UCLA’s Dan Guerrero offers damage assessment after flooding

Pauley Pavilion
Water is removed from the floor of Pauley Pavilion on the UCLA campus following Tuesday’s flood caused by a broken water main underneath Sunset Boulevard.
(Jay L. Clendenin / Los Angeles Times)

UCLA’s athletic teams will be able to use Pauley Pavilion and other venues this season, Athletic Director Dan Guerrero said.

University officials inspected the arena and other facilities and found no structural damage caused by massive flooding when a water main broke on Sunset Boulevard on Tuesday. The court in Pauley Pavilion will have to be replaced and other repairs are necessary.

“They’re assessing the status of the court right now,” Guerrero said. “I think the most prevailing mindset right now is that if we needed to put in a new court, we’d certainly have the time to do it. But we’ll evaluate all of our options.”

A temporary court would be another option.


UCLA men’s basketball team hosts Azusa Pacific in an exhibition game on Oct. 31. The women’s team plays Westmont at home Nov. 2.

The home opener for women’s volleyball is Sept. 23, but the team was already scheduled to play most of its matches in the Wooden Center this season. That court was also damaged by water, but Guerrero said that it was minimal.

Pauley Pavilion underwent a $136-million renovation and re-opened in 2012. Guerrero said that the court was the “main concern” and that “structurally, the venue is fine, and that’s the good news.”

Cleanup was well underway Wednesday and repairs could start in the next few days.


“We will have to deal with some of the damages on the north side, that’s where most of the damage was,” Guerrero said. “It certainly started to leak down to the Pavilion Club and into the locker room areas and things of that nature. But, you know, it’s a steel building for the most part. Obviously we’re going to need to do some things with the carpet and perhaps some of the drywall and things of that nature, but for the most part, the main concern really was the court.”

Asked if the city of Los Angeles would be footing the bill, Guerrero said: “I couldn’t answer that. I don’t know. I would certainly like athletics to not have to foot any of the bill, and I don’t believe we will.”

Guerrero said that insurance could cover the costs.

“We had a lot of folks in last night that were doing the job of cleanup, and that continues today,” Guerrero said. “Then you have all of our risk management people working with adjusters to sort things out.”
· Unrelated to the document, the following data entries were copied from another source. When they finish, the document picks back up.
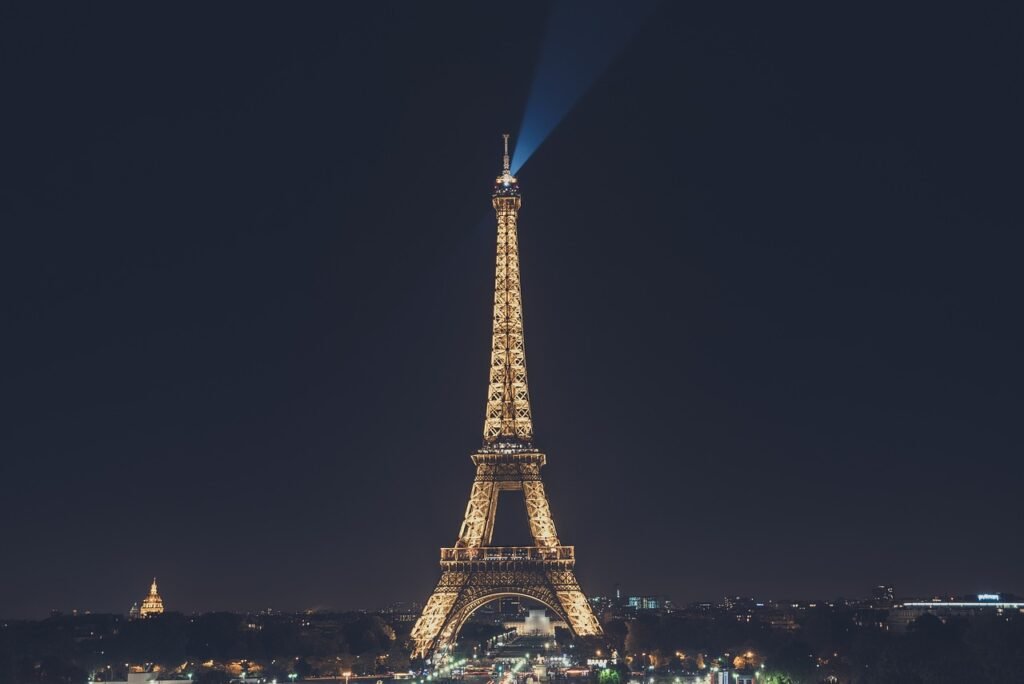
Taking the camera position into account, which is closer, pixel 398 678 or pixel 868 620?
pixel 398 678

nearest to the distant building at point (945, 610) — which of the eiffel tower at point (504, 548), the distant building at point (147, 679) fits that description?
the eiffel tower at point (504, 548)

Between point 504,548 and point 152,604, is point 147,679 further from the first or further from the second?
point 152,604

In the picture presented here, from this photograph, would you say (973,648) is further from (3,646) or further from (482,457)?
(3,646)

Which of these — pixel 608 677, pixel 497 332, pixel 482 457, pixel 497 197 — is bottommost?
pixel 608 677

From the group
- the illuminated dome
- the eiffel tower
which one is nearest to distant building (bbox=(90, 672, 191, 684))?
the eiffel tower

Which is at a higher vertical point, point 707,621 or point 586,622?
point 707,621

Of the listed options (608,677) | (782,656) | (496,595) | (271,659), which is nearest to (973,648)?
(782,656)

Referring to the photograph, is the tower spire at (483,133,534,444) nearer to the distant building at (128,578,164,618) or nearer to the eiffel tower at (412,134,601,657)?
the eiffel tower at (412,134,601,657)
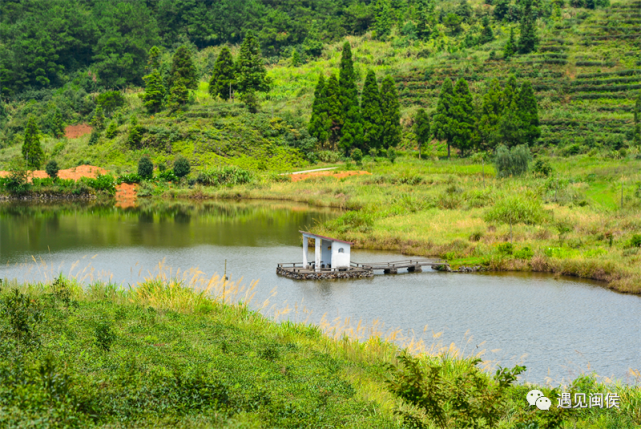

The concern for the moment was finding a facility that teams could use for practice.

“Volleyball is such that you could put a sport court on a surface and still be functional, so we’ll evaluate our options there,” Guerrero said. “Practice-wise, we’re going to have to utilize whatever resources we can within the Wooden Center and the student athletics center.”

On Wednesday, staff and volunteers helped secure the memorabilia in the UCLA Hall of Fame, located in the Morgan Center, including the display housing John Wooden’s den. Guerrero said only the carpet needed to be replaced in the Hall of Fame.

Drake Stadium, home of the track and field teams, was submerged by rushing waters Tuesday. By Wednesday afternoon, students were already running on the track.


The Acosta Center, which has a weight room, meeting rooms and locker rooms, was slightly damaged, but “none of it was significant,” Guerrero said.